Hyæna

Through the darkness of future past

Der beschwerliche Weg zu digitaler Würde


Schuld ist Edward, Edward Snowden. Seine Enthüllungen sollten eigentlich dem dümmsten – also auch mir – die Augen öffnen: Wir befinden uns auf dem Weg in den totalen Überwachungsstaat. Aber es ist nicht nur „der Staat“, es sind auch die großen Konzerne, die ein Interesse daran haben, alles von einem zu erfahren, um damit Profit zu machen.

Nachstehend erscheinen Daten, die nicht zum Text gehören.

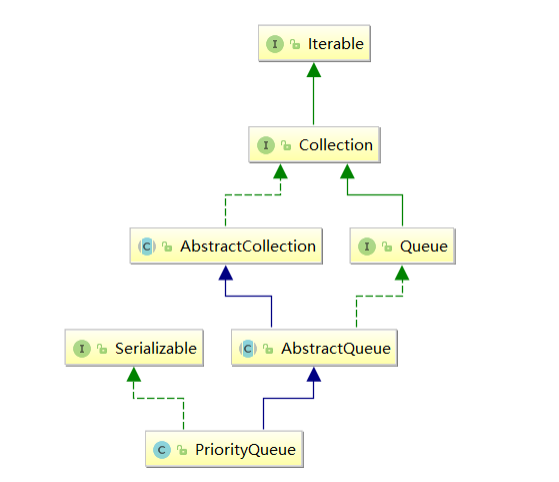 I Iterable

I Collection

C AbstractCollection

I Queue

I Serializable

C AbstractQueue

C PriorityQueue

Digitale Würde? Nirgendwo.

Also mußte ich irgendwie liebgewonnene Dinge ändern, damit ich einer wie auch immer gearteten digitaler Würde näherkomme. Hier sind also die Maßnahmen, die ich bisher ergriffen habe:

  • Google+-Konto gelöscht, zu Diaspora* gegangen. Mein „Pod“ ist übrigens Despora*.
  • Meine alte E-Mailadresse (ole.rosendahl@hyaena.de) wieder hervorgekramt, PGP eingerichtet. Meinen öffentlichen Schlüssel findet ihr hier. Leider kann ich meine GMail-Adresse noch nicht vollständig einstampfen, zu viele Dinge hängen da noch dran. Damit geht es schon mal los…
  • Asus-Laptop gekauft, Windows runtergeworfen, Arch Linux mit GNOME Shell installiert. Ich kann jedem nur empfehlen, mal ein Linux-System von Grund auf zu installieren. Ist zwar anstrengend, man lernt aber unglaublich viel. Also, weg von Apple, weg vom Mac!
  • Webspace bei Uberspace gemietet. Bei Uberspace läuft jetzt auch diese Seite, die im übrigen mit Octopress erstellt wird. Na gut, die Quelldateien liegen bei GitHub
  • Bei Uberspace meine ownCloud installiert. Hier werden jetzt Kalender und Kontakte organisiert.

So, das waren die ersten Schritte. Nun geht es an das „Smartphone“… Ich hoffe ja inständig, daß Mozilla mit Firefox OS so richtig loslegt. Oder vielleicht doch Jolla mit Sailfish OS? Spannende Zeiten.